A small rural county in western Idaho is reeling from an incident on Nov. 1 in which a rancher was shot and killed by local police officers dispatched to an accident scene in which a vehicle struck a bull. "Emergency medical personnel and Adams County (Wikipedia map) deputies arrived to the scene and began to extricate the driver and a passenger from a Subaru station wagon. During this time the bull that was injured in the crash began charging at first responders and other vehicles," according to a statement from the Adams County Sheriff's Department obtained by The Adams County Record.
"As deputies prepared to put the injured bull down, the owner of the bull, Jack Yantis, 62, of Council, arrived on scene with a rifle," states the sheriff's department. "The events that transpired over the course of the next few minutes are under investigation, but, at this time, it is believed that two deputies and Mr. Yantis all fired their weapons. Mr. Yantis sustained fatal injuries and was pronounced dead at the scene. One deputy sustained a minor injury."
The collision wasn't an unusual occurrence in Adams County, where animals are often found wandering in the road, Kirk Johnson reports for The New York Times. During such incidents, the "owner of the animal, if it is still alive but deemed beyond recovery, puts a bullet through its head and hauls it away."
"Much about what happened that night, on a dark stretch of highway just outside Payette National Forest, two hours north of Boise, remains uncertain," Johnson writes. "State and county officials said Mr. Yantis’s bolt-action rifle had discharged, but they have not described the circumstances. Family members say flatly that Mr. Yantis was murdered. Inquiries by the Federal Bureau of Investigation, the United States attorney’s office and the Idaho State Police are just beginning. Mrs. Yantis (who suffered a heart attack after learning her husband had been killed) is recovering in a hospital in Boise, and one of the people in the vehicle that struck the bull is still hospitalized."
But anger and anxiety is running rampant among the 800 residents of Council (the county has 3,900 residents) since the shooting, much of it directed at the sheriff’s office, Johnson writes. "And though the circumstances of other recent police-involved shootings around the nation are different—including that all the parties involved here were white—the alienation from authority echoes in a way that feels much the same." Dale Fisk, editor of The Record, told Johnson, “This is a very conservative community in a very conservative state, and people are just distrustful of the government.
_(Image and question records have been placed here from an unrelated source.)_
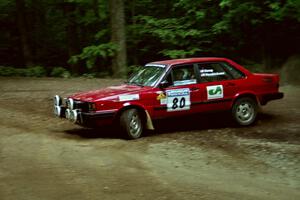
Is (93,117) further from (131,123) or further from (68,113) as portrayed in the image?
(131,123)

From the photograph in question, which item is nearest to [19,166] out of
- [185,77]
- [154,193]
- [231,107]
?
[154,193]

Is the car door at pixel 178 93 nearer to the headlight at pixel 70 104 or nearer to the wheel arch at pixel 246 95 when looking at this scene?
the wheel arch at pixel 246 95

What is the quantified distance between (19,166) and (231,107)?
5.44 m

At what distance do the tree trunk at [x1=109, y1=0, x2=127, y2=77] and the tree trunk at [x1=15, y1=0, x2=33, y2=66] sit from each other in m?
8.30

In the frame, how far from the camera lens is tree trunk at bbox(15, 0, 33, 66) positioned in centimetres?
2673

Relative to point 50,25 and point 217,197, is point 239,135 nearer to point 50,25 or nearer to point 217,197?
point 217,197

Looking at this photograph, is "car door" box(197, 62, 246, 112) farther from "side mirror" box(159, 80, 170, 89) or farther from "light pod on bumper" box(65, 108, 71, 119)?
"light pod on bumper" box(65, 108, 71, 119)

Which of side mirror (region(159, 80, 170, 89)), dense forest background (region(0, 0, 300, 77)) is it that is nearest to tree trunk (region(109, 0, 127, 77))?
dense forest background (region(0, 0, 300, 77))

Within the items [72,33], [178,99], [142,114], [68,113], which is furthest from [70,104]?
[72,33]

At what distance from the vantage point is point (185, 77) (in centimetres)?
1122

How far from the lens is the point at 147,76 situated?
11.4 meters

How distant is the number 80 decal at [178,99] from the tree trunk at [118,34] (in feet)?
29.7

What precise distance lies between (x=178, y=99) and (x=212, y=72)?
46.0 inches

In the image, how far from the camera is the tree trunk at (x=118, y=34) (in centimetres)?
1939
Serving as a law enforcement officer in a county with low population and a vast area to cover is not easy, with pay ranging from $14.50 to $15 an hour, Johnson writes. "With the two officers involved in the shooting now on paid administrative leave, only four deputies are left to patrol an area bigger than the state of Rhode Island." Another problem is the economic woes in Adams County, which has the state's highest unemployment rate, 6.8 percent, compared with 4.2 percent statewide. Some say the sheriff's office tries to make up for it by issuing an excessive number of speeding tickets.